The Paris-based research body said further acceleration is likely in 2018, but warned that growth would slow from 2019 without new measures to encourage business investment, which remains short of pre-crisis levels.
“It’s a hump-shaped projection, where the peak of the hump is now,” said Catherine L. Mann, the OECD’s chief economist. “We don’t see a breaking out of the growth pattern.”
For Ms. Mann, much of the recent pickup in growth is due to the continuation of supportive central-bank policies around the world, with the recent addition of more stimulative fiscal policies, including proposed tax cuts in the U.S.
But what is missing is an intensification of competition that would drive increased investment and gains in productivity that could in turn raise real wages.
“What’s been lacking over the last 10 years is business dynamism,” said Ms. Mann in an interview with The Wall Street Journal. “Fierce competition makes people nervous. But when businesses compete with each other to make their customers happier, it’s a good thing.”
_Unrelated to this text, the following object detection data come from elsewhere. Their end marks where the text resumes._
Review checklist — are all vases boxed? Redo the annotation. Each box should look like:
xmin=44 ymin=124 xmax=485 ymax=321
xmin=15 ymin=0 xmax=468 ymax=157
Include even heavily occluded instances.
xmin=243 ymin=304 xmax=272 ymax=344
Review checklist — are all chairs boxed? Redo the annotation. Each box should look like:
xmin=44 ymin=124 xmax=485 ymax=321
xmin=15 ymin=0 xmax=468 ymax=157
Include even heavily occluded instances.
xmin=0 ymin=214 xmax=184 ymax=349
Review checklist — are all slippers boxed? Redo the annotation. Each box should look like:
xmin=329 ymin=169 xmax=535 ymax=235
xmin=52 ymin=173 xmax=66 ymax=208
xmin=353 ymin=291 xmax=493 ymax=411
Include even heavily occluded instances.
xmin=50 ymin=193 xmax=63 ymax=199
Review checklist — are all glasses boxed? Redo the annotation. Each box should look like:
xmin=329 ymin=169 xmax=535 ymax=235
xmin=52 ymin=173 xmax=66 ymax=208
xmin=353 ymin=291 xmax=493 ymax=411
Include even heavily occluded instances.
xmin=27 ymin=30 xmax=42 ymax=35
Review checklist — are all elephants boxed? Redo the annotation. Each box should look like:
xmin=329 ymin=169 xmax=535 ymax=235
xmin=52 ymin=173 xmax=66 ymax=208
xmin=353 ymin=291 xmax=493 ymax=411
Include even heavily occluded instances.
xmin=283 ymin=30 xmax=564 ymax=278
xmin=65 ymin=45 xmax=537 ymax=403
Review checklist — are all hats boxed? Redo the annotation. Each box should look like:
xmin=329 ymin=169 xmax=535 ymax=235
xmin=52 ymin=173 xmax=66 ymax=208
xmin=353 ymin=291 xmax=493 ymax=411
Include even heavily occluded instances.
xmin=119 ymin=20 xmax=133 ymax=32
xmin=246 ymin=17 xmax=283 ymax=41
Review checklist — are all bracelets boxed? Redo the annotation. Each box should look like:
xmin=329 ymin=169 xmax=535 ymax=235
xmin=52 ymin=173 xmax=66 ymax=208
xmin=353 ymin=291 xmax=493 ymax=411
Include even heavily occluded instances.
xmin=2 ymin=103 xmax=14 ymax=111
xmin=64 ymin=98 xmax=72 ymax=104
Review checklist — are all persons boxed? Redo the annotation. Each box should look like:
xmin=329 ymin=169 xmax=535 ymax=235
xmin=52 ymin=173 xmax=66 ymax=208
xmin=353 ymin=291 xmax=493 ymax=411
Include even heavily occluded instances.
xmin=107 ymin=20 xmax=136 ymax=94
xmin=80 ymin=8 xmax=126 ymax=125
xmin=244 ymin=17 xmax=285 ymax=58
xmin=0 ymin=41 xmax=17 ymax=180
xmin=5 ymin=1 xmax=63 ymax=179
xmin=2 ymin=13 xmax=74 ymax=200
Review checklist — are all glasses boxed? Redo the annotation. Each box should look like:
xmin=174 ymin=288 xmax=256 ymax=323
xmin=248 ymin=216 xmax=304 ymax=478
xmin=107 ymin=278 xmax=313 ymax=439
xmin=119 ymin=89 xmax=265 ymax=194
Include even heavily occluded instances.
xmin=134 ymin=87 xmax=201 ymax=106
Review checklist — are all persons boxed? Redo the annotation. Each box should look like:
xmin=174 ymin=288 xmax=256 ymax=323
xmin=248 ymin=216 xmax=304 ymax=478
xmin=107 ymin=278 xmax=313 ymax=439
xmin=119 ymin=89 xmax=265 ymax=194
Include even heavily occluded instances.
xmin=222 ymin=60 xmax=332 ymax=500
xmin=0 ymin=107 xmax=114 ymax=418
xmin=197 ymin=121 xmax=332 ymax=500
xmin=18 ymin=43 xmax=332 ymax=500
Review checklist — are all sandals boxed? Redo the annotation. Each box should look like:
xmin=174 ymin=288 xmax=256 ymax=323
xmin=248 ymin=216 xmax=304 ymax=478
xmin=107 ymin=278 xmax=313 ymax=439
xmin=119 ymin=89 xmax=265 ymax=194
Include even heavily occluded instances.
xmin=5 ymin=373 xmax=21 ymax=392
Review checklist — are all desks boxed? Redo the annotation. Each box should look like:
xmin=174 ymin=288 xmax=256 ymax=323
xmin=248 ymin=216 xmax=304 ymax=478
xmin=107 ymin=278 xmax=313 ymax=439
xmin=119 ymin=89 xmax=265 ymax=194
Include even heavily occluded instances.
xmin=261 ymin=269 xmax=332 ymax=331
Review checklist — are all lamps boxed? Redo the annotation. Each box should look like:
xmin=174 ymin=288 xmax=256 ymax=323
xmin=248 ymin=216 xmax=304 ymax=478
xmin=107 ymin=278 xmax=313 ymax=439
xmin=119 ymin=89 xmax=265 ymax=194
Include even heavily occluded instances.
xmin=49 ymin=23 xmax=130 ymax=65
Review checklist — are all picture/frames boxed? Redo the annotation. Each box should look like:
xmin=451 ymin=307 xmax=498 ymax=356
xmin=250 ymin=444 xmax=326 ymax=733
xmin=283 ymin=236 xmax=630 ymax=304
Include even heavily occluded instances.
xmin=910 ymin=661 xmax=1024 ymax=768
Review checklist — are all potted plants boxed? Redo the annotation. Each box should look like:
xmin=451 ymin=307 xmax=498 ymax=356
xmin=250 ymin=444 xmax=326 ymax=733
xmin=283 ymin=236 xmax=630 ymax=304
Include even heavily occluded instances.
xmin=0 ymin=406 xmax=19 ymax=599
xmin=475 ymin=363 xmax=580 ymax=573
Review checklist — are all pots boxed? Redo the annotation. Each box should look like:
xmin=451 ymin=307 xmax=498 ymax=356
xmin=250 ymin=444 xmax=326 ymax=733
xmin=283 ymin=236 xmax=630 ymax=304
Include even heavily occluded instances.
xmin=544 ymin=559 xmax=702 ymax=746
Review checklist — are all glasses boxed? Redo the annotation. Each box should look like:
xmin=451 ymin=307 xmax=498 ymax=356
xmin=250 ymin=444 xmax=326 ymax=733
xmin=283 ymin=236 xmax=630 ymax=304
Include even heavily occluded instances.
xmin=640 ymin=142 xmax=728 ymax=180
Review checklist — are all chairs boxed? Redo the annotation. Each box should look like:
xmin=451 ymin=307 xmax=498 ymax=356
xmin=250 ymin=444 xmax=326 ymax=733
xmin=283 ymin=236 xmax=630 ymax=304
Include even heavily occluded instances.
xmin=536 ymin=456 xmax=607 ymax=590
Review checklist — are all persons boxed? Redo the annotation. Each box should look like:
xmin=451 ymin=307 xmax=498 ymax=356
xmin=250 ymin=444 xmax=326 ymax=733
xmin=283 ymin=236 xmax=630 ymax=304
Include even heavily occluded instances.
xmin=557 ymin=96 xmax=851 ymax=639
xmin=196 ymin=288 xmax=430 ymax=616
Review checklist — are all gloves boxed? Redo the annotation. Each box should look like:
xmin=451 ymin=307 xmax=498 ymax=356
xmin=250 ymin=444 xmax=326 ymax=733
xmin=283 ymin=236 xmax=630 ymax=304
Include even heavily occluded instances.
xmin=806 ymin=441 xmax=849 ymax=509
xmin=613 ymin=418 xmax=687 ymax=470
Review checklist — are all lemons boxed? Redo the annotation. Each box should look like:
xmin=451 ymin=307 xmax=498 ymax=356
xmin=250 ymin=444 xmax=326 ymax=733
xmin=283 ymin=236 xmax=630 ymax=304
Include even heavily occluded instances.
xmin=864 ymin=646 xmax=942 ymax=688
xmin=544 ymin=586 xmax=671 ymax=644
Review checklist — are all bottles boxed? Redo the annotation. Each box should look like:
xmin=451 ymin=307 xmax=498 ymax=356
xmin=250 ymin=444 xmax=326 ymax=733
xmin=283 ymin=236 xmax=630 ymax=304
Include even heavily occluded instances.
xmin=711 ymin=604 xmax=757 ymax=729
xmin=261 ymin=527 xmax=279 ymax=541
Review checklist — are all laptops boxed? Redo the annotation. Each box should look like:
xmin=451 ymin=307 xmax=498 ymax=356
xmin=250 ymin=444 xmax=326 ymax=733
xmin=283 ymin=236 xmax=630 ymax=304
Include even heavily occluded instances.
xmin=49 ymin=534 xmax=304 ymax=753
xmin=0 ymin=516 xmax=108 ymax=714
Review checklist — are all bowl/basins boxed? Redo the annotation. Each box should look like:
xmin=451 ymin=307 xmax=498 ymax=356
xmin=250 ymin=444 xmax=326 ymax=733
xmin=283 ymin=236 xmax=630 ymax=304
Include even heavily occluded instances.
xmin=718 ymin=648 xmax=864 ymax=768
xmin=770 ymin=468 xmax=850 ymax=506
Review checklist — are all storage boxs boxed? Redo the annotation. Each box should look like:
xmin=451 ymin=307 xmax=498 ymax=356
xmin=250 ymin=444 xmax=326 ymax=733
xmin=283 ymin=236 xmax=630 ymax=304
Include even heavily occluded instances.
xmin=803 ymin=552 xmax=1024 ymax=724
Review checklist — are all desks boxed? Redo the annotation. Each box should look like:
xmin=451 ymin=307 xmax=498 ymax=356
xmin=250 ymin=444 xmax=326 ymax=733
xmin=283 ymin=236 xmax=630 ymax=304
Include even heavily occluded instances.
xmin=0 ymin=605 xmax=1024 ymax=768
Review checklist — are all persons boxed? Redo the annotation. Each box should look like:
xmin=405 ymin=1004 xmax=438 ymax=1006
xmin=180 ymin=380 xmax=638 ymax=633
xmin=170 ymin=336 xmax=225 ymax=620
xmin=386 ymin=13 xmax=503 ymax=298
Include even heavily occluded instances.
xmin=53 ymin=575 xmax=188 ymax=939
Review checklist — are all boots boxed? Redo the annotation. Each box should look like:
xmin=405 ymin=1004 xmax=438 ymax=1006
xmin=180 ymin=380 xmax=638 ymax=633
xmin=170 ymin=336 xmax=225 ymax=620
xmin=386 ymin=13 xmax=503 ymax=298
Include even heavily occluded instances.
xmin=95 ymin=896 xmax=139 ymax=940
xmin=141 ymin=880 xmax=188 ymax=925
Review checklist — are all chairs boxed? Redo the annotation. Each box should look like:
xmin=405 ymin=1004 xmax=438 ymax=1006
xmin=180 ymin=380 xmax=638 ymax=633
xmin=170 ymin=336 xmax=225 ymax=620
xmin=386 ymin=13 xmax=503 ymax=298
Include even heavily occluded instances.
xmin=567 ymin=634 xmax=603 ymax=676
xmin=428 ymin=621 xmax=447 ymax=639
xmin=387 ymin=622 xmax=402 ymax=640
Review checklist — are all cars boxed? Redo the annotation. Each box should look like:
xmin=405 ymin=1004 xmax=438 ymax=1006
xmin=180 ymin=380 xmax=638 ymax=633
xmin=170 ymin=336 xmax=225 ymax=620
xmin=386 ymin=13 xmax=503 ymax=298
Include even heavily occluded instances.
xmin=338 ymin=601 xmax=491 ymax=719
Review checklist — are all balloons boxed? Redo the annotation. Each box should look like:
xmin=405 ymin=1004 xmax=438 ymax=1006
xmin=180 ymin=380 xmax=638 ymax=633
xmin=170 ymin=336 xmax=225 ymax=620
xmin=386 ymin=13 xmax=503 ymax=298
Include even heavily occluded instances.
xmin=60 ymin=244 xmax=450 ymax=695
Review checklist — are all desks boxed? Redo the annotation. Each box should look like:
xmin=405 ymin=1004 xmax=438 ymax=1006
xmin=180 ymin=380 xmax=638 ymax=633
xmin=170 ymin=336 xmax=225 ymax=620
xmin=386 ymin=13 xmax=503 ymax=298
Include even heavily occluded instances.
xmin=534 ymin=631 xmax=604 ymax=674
The OECD called for a new push to open up markets for goods and services, as well as workers. But it acknowledged that “threats to roll back openness permeate the policy landscape,” a reference in particular to the possibility of added barriers to international trade.
In the last of four reports on the global outlook for this year, the research body repeated its warning of a disconnect between the behavior of rapidly rising asset prices and more modest economic progress, and added a new note of concern over high levels of debt.
“If we look at the corporate debt buildup, it looks pretty scary,” said Ms. Mann. “If we look at global house prices, they look pretty scary.”
Ms. Mann added that while the measures of indebtedness that were “flashing red” ahead of the global financial crisis aren’t at their 2007 levels, they are “pretty close.” Among the changes the OECD would like to see are reforms to tax systems to remove incentives for businesses to borrow rather than raise additional equity capital.
The OECD raised its growth forecasts for the U.S. and the eurozone this year and next. It now sees the former growing 2.2% this year and the latter 2.4%. If the OECD is right, it would be second straight year in which the eurozone has outpaced the U.S. But 2018 is expected to see the return of a more traditional relationship, with the U.S. growing 2.5% and the eurozone 2.1%. However, the research body’s economists expect U.S. growth to slow in 2019, while remaining faster than that of the eurozone.
The OECD left its growth forecasts for China unchanged from September, and cut its forecasts for Canada. Overall, it now expects the global economy to expand 3.6% this year, up from 3.5% forecast in September, while the 2018 growth projection was unchanged at 3.7%.
The research body welcomed moves by the U.S. Federal Reserve and the European Central Bank that have made growth less reliant on their stimulus. The Fed has begun to shrink its bond portfolio and is preparing to raise its key interest rate for the fifth time since December 2015 next month.
The ECB has announced that it will cut its monthly bond purchases to €30 billion ($35.7 billion) from €60 billion in January. But while participants in financial markets see that as a prelude to a first rise in the key interest rate toward the middle of 2019, the OECD said it would be better if the ECB waited until 2020 to make that move.